Although the uncertainties hurt the ability of landlords to make a profit, “it could be that there are more concessions for tenants,” Ms. Weiss said.



The concessions are unlikely to include lower rents, which would stay high because of escalating construction costs and taxes, she said.

Brendan R. Owen, chief leasing officer for Vornado/Charles E. Smith, said he noticed a decline in the Washington area’s commercial real estate market in the second half of 2007 as a credit crunch cut into the nation’s economy.

“Returns have been dwindling,” he said.

However, only specific segments of Washington’s commercial real estate market are likely to suffer this year.

Demand for “trophy” buildings — defined as the top 2 percent in any market — in Washington’s central business district is strong enough that they would not be affected by the credit crunch, Mr. Owen said.

Owners of buildings slightly below the trophy level are “vulnerable” in their ability to attract and retain tenants, he said.

With the downtown area inundated by new construction and tenants in recent years, developers are looking to build in sections of the city where lower land prices make them ripe for new projects, he said.

Chief among them are the North of Massachusetts Avenue neighborhood, the area around the new Washington Nationals baseball stadium and the District’s Southwest Waterfront. That is where land is available, Mr. Owen said.

In the North of Massachusetts Avenue, or NOMA, neighborhood, landlords could offer rents $10 per square foot cheaper than the central business district but have equal amenities, he said. The only drawback is that tenants would need to travel a few blocks farther from NOMA’s location in Northeast to downtown instead of being centrally located.

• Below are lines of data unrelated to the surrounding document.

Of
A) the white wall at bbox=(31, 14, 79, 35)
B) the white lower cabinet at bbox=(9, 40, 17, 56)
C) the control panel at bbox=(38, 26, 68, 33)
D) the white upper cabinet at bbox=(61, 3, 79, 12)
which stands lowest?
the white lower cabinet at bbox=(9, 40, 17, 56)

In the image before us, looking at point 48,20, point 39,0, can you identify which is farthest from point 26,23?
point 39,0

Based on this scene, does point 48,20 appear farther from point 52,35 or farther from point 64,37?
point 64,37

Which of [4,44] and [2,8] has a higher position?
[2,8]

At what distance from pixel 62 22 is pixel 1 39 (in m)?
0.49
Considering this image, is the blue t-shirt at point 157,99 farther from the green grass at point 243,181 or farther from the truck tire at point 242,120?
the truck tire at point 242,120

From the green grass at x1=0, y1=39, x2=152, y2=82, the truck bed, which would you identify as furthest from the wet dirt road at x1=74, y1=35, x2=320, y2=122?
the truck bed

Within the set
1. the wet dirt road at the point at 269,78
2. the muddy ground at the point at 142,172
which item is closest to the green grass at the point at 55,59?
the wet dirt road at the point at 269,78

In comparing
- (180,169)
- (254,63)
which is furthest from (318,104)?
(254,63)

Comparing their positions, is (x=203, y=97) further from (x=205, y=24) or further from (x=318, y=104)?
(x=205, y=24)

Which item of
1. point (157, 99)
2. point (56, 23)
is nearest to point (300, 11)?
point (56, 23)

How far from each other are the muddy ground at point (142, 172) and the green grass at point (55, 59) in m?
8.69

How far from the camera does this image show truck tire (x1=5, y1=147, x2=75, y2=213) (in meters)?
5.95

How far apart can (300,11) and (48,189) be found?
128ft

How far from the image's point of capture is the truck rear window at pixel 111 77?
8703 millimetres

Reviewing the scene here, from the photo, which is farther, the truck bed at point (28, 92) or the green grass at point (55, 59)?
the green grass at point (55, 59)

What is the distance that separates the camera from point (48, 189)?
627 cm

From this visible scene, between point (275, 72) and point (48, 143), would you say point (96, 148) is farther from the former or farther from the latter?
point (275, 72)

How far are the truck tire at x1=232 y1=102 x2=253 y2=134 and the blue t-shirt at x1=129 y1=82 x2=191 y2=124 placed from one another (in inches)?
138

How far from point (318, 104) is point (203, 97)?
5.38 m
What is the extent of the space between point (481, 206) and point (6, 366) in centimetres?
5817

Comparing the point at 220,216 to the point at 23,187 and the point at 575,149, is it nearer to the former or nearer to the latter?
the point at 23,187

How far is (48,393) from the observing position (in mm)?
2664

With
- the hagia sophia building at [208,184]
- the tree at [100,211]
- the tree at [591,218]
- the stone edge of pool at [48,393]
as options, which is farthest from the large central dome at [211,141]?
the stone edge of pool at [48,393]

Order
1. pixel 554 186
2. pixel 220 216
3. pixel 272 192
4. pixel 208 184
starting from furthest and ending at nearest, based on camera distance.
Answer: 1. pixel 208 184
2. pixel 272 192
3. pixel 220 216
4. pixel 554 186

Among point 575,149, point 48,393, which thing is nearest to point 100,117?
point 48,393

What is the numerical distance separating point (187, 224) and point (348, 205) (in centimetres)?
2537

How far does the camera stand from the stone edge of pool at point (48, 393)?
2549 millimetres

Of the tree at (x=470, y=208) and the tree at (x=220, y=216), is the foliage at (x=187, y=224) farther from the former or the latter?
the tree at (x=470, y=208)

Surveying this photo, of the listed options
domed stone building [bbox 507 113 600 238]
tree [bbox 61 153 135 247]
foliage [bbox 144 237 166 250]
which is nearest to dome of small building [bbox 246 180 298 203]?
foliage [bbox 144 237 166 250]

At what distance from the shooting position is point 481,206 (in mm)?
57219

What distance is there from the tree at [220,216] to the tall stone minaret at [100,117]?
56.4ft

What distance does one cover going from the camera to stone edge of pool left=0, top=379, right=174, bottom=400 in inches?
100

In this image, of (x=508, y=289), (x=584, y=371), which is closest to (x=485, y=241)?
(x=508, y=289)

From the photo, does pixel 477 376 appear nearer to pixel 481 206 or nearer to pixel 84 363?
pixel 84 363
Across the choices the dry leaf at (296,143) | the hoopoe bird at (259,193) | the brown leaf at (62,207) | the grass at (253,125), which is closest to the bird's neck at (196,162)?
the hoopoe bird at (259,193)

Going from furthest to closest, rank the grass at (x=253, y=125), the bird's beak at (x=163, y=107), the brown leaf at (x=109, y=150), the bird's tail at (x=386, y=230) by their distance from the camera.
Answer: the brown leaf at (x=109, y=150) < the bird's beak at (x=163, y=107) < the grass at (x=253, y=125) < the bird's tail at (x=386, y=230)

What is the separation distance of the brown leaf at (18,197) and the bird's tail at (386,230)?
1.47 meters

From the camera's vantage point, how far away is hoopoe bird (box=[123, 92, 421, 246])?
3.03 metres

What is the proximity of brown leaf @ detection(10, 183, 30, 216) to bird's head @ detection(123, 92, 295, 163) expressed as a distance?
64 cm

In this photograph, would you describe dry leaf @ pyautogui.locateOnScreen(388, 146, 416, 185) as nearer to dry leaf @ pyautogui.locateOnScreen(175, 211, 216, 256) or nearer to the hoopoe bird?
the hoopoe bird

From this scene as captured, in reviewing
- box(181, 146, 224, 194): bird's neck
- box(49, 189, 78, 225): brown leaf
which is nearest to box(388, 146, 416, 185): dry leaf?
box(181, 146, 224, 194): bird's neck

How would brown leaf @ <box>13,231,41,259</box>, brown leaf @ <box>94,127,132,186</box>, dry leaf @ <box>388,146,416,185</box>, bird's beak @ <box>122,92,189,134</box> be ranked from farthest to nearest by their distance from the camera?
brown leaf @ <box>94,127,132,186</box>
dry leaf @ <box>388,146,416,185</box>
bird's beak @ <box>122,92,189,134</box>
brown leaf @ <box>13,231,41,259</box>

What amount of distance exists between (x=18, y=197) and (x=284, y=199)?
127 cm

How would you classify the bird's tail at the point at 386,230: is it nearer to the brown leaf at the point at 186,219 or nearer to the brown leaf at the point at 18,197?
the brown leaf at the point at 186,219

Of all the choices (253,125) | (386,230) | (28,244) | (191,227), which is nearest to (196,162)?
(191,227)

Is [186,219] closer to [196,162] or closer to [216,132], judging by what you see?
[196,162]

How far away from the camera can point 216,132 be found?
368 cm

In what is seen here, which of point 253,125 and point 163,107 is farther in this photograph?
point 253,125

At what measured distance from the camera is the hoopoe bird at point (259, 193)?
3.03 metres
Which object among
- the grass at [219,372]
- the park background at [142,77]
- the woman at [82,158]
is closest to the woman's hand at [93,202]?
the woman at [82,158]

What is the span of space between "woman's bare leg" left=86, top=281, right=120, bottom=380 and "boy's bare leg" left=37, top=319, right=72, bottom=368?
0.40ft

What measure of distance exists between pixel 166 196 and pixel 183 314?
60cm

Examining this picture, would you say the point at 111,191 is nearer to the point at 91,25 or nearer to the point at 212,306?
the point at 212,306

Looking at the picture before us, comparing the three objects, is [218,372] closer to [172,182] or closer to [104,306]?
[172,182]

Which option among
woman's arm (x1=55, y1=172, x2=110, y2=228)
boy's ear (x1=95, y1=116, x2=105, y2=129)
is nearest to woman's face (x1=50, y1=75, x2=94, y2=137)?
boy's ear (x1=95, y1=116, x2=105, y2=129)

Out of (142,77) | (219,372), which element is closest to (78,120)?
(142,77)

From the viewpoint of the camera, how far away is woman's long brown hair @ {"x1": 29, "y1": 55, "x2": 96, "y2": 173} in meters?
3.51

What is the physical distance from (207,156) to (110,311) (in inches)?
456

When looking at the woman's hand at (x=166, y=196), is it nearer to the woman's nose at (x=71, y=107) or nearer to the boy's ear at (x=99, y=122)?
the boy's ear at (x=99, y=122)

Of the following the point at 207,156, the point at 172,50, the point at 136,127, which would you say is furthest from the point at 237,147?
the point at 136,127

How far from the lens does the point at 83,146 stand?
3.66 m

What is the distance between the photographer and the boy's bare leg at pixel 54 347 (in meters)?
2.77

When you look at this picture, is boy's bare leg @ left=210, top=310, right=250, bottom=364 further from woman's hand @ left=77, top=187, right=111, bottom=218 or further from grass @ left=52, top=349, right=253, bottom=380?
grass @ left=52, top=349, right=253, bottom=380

Grubb & Ellis made similar predictions in its annual real estate forecast.

The District will be the region’s real estate pacesetter in 2008, the Grubb & Ellis report said.

“While there may be softening in some submarkets due to construction, core markets will remain very competitive,” the report said.

“Inside and outside the Beltway markets will function differently in 2008 but, taken together, Northern Virginia will remain one of the strongest commercial markets in the nation.

“Rental rates in suburban Maryland are expected to rise in 2008,” the report said. “Look for a boost in construction near Metrorail stations and in proposed development related to the Intercounty Connector.”